Massive Study Reveals Schizophrenia's Genetic Roots

Schizophrenia is a distressing disorder involving hallucinations, delusions, paranoia and agitation. It affects around one in 100 people in the U.S., with symptoms usually first appearing between the ages of 16 and 30. Its causes have long been debated, particularly regarding whether genetics plays a role. It is known to be highly heritable, but small sample sizes and other methodology hurdles stymied early attempts to discern a genetic link.

Now the biggest-ever genetic study of mental illness has found 128 gene variants associated with schizophrenia, in 108 distinct locations in the human genome. The vast majority of them had never before been linked to the disorder. This finding lays to rest any argument that genetics plays no role.

The study, published in July in Nature, is the result of a collaboration among more than 300 scientists from 35 countries, named the Schizophrenia Working Group of the Psychiatric Genomics Consortium. The researchers compared the whole genomes of nearly 37,000 people with schizophrenia with more than 113,000 people without the disorder, in a so-called genome-wide association study (GWAS). Genetic material, or DNA, is made up of a sequence of molecular pairs, thousands of which string together to form genes. The GWAS involves tallying known common mutations in these pairs, in people with and without a condition. Variants that show up significantly more often in people with the condition are said to be “associated” with it. The GWAS “potentially provides a more comprehensive view of the biological players in disease than previous genetic studies,” says Benjamin Neale of the Broad Institute in Cambridge, Mass., one of the study's lead authors.

The technique cannot identify the exact mutations that cause illness or even pinpoint specific genes. Rather it flags areas of the genome that contribute to risk.

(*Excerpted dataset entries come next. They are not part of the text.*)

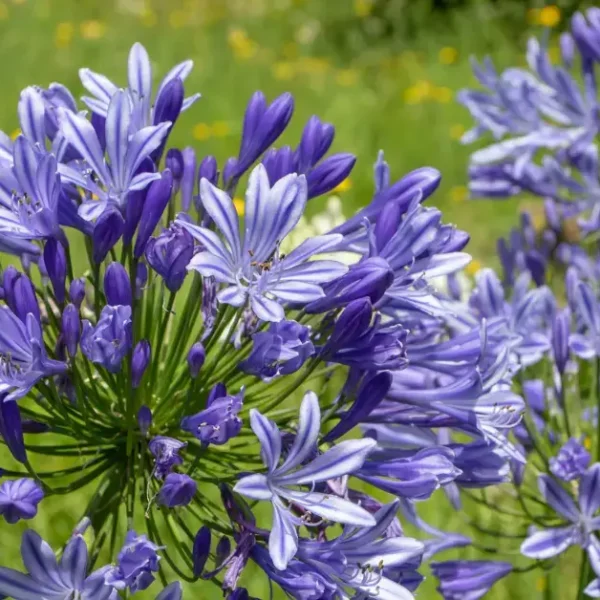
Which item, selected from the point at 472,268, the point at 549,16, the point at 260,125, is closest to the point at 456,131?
the point at 472,268

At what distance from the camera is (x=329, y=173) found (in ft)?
5.15

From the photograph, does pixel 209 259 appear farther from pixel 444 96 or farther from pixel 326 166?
pixel 444 96

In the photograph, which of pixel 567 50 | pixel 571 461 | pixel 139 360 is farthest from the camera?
pixel 567 50

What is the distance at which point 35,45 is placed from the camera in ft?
26.6

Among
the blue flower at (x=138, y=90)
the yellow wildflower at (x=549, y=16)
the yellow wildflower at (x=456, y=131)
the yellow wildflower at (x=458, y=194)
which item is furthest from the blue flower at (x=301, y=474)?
the yellow wildflower at (x=549, y=16)

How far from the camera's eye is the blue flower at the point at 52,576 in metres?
1.28

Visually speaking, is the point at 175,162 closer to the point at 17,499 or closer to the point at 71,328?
the point at 71,328

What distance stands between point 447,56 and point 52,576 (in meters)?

Genes in these regions warrant further investigation to uncover the biological processes underlying the condition. “We've prised open lots of windows for people to climb in and attack the biology of schizophrenia,” says Michael O'Donovan of Cardiff University in Wales, another lead author.

Treatments for schizophrenia have not advanced in more than 50 years, since the discovery of drugs that reduce the activity of the chemical messenger dopamine. A leading theory has therefore focused on overactive dopamine signaling. Sure enough, one of the identified regions contains a gene that produces the type of dopamine receptor that is blocked by antipsychotic drugs.

Another of the brain's chemicals, glutamate, has also received attention, but drugs that target it have not fared well in clinical trials. The new study implicated several glutamate-related genes. “This is important confirmatory evidence that glutamate is relevant to schizophrenia,” O'Donovan says. “Exactly how is another question.” Past drugs may have failed because, for instance, they targeted the wrong kind of glutamate receptor; the genetic results will help drug developers focus their efforts.

The meaning of some of the other findings is less clear. Immune system genes were implicated, as were genes previously associated with smoking. These findings do not necessarily mean that schizophrenia is related to immunity or that smoking causes schizophrenia. The area of the genome related to immunity contains hundreds of genes, some of which affect other aspects of biology. Genes can also perform distinct roles in various tissues. “A lot of immune system proteins probably have different functions in the brain,” O'Donovan says. The link with smoking is similarly opaque. For instance, one genetic variant might both predispose people to smoking and increase the risk of schizophrenia, without one causing the other.

An important overall conclusion is that schizophrenia is a complex trait like any other, but its complexity does not mean it will remain mysterious. Past GWAS research has led to breakthroughs for other health conditions with tangled genetic and environmental roots, such as diabetes and Crohn's disease, and experts believe that this study will do the same for schizophrenia. “That there are lots of small, common genetic effects, scattered across the genome, is itself an important finding,” Neale says. “There are many different biological processes involved.”